• Excerpt:
.....

Coding agents are cheap to start and expensive to leave unattended:
- **Cost overruns average 340%** on autonomous agent tasks ([source](https://arxiv.org/abs/2401.15811))
- A single stuck retry or tool loop can burn through your budget in minutes
- Existing tracing tools show you what happened after the burn, not stop the run while it is still happening

**AgentGuard is built to stop a runaway coding agent mid-run, not just explain the damage later.**

| | AgentGuard | LangSmith | Langfuse | Portkey |
|---|---|---|---|---|
| Hard budget enforcement | **Yes** | No | No | No |
| Kill agent mid-run | **Yes** | No | No | No |
| Loop detection | **Yes** | No | No | No |
| Cost tracking | **Yes** | Yes | Yes | Yes |
| Zero dependencies | **Yes** | No | No | No |
| Self-hosted option | **Yes** | No | Yes | No |
| Price | **Free (MIT)** | $2.50/1k traces | $59/mo | $49/mo |

See also: [AgentGuard vs Vercel AI Gateway](https://github.com/bmdhodl/agent47/blob/v1.2.10/docs/competitive/vercel-ai-gateway.md) -- in-process SDK vs gateway proxy, compared across 7 axes; and [Where AgentGuard fits in the agent security stack](https://github.com/bmdhodl/agent47/blob/main/docs/competitive/agent-security-stack.md) -- identity, MCP governance, sandboxing, and runtime behavior as separate layers.

.....

• Task objective: Give the average cost overrun on autonomous agent tasks that the AgentGuard excerpt reports.

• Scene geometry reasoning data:
.....

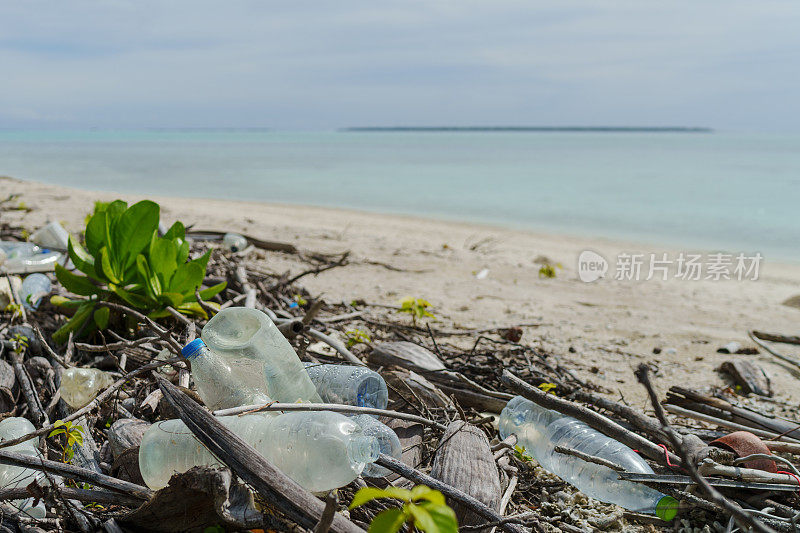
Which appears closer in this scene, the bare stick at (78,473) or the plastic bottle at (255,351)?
the bare stick at (78,473)

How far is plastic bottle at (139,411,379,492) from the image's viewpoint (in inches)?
57.2

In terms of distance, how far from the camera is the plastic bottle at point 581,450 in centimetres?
180

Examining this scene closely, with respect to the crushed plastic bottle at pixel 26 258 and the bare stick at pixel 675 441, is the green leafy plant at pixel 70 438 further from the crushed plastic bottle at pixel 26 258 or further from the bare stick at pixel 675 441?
the crushed plastic bottle at pixel 26 258

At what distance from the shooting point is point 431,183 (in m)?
19.8

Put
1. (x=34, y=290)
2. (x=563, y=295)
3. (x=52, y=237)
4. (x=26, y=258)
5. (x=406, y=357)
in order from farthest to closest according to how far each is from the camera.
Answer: (x=563, y=295), (x=52, y=237), (x=26, y=258), (x=34, y=290), (x=406, y=357)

.....

• Answer space: 340%